Frederique Apffel-Marglin
Degrees
- Ph.D.
Frédérique Apffel-Marglin, PhD. is Professor Emerita, Dpt. of Anthropology at Smith College and founded Sachamama Center for Biocultural Regeneration (SCBR) in the Peruvian Upper Amazon in 2009 which she directs. She has spent years in India and Peru working with indigenous peoples and with farmers. She was a research associate at the World Institute for Development Economics Research (WIDER) in Helsinki, a part of the United Nations University, for several years in the 1980’s and early 1990’s. Along with the Harvard economist Stephen A. Marglin, she has directed several research projects questioning the dominance of the modern paradigm of knowledge.
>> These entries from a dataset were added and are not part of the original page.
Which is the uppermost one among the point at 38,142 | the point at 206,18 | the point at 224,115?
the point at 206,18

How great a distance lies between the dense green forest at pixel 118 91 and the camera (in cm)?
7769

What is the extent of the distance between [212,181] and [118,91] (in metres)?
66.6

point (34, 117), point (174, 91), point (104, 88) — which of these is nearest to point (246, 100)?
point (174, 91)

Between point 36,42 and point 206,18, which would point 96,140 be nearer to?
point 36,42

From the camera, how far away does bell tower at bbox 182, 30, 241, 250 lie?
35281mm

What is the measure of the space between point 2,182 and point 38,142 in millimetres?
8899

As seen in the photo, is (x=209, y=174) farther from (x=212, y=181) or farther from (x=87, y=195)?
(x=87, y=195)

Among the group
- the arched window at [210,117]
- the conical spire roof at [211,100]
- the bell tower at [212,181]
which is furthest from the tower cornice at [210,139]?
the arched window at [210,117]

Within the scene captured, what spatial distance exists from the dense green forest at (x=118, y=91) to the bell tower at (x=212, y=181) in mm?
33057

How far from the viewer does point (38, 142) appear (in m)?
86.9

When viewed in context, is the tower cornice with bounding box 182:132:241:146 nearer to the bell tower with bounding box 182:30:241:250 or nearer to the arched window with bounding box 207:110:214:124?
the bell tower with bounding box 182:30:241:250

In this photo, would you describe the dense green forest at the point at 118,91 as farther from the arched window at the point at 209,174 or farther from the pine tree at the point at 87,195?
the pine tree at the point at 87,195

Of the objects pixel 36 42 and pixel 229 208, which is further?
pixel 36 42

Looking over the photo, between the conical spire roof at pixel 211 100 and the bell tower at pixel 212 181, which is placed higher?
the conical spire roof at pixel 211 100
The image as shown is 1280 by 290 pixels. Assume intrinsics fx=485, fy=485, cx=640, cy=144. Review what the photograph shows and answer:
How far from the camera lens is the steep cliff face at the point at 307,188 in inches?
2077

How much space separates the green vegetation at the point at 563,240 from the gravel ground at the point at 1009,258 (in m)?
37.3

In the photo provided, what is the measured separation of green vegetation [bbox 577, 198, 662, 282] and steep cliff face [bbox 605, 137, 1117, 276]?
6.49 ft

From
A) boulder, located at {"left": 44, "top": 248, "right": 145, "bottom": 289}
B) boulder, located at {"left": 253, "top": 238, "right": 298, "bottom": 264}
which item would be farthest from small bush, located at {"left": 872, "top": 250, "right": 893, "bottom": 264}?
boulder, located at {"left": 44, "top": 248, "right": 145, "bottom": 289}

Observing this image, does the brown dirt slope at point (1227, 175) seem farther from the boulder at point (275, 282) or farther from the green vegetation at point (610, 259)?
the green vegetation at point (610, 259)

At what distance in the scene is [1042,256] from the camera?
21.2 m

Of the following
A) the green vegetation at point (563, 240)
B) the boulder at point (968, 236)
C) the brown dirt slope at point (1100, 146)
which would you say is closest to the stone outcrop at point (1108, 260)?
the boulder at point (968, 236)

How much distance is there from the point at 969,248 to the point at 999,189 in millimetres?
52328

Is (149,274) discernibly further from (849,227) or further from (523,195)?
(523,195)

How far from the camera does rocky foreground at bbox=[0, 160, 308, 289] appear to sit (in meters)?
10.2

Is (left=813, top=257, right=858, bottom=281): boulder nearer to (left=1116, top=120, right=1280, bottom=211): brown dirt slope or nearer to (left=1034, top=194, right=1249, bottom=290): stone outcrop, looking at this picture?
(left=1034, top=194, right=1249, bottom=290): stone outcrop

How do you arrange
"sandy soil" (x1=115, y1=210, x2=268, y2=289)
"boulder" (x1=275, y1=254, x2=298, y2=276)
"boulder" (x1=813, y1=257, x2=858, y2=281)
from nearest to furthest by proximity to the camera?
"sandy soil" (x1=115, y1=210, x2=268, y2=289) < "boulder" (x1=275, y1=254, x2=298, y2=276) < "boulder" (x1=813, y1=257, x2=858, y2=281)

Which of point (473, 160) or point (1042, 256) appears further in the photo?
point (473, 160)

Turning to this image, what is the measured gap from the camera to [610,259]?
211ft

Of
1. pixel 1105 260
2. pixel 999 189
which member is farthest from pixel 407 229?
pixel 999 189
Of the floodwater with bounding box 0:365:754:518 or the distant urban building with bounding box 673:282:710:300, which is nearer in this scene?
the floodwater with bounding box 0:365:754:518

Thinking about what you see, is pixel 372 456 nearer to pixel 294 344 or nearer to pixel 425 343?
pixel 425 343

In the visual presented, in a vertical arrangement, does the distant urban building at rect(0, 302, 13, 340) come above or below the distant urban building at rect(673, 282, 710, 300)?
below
In the early 1990’s she decided she could no longer continue doing ethnographic fieldwork – which she had continued doing in the Indian State of Odisha – for moral and political reasons. She was then invited by the Peruvian intellectual-activist group PRATEC to collaborate with them in Peru which she did until 2005. From 2005 to 2009 she collaborated with the Upper Peruvian Amazonian Fair Trade Coffee Cooperative Oro Verde until 2009 when she founded her own center in the same region of the Upper Peruvian Amazon in the State of San Martin. At SCBR in the Upper Peruvian Amazon she works with indigenous communities as well as several High Schools in the province, regenerating the most sustainable and climate reducing pre-Columbian anthropogenic soil known as Terra Preta do Indio (black earth of the Indians). She has authored six books as well as edited or co-edited nine more books and published some 70 articles and book chapters. Her more recent books are: Subversive Spiritualities: How Rituals Enact the World (Oxford U. Pr. New York, 2011); Sacred Soil: Biochar and the Regeneration of the Earth with Robert Tindall and David Shearer, (North Atlantic Books/Penguin Random, 2017) and most recently Contemporary Voices from Anima Mundi edited with Stefano Varese, Peter Lang, 2020. She is currently working on a book on Upper Amazonian Shamanism.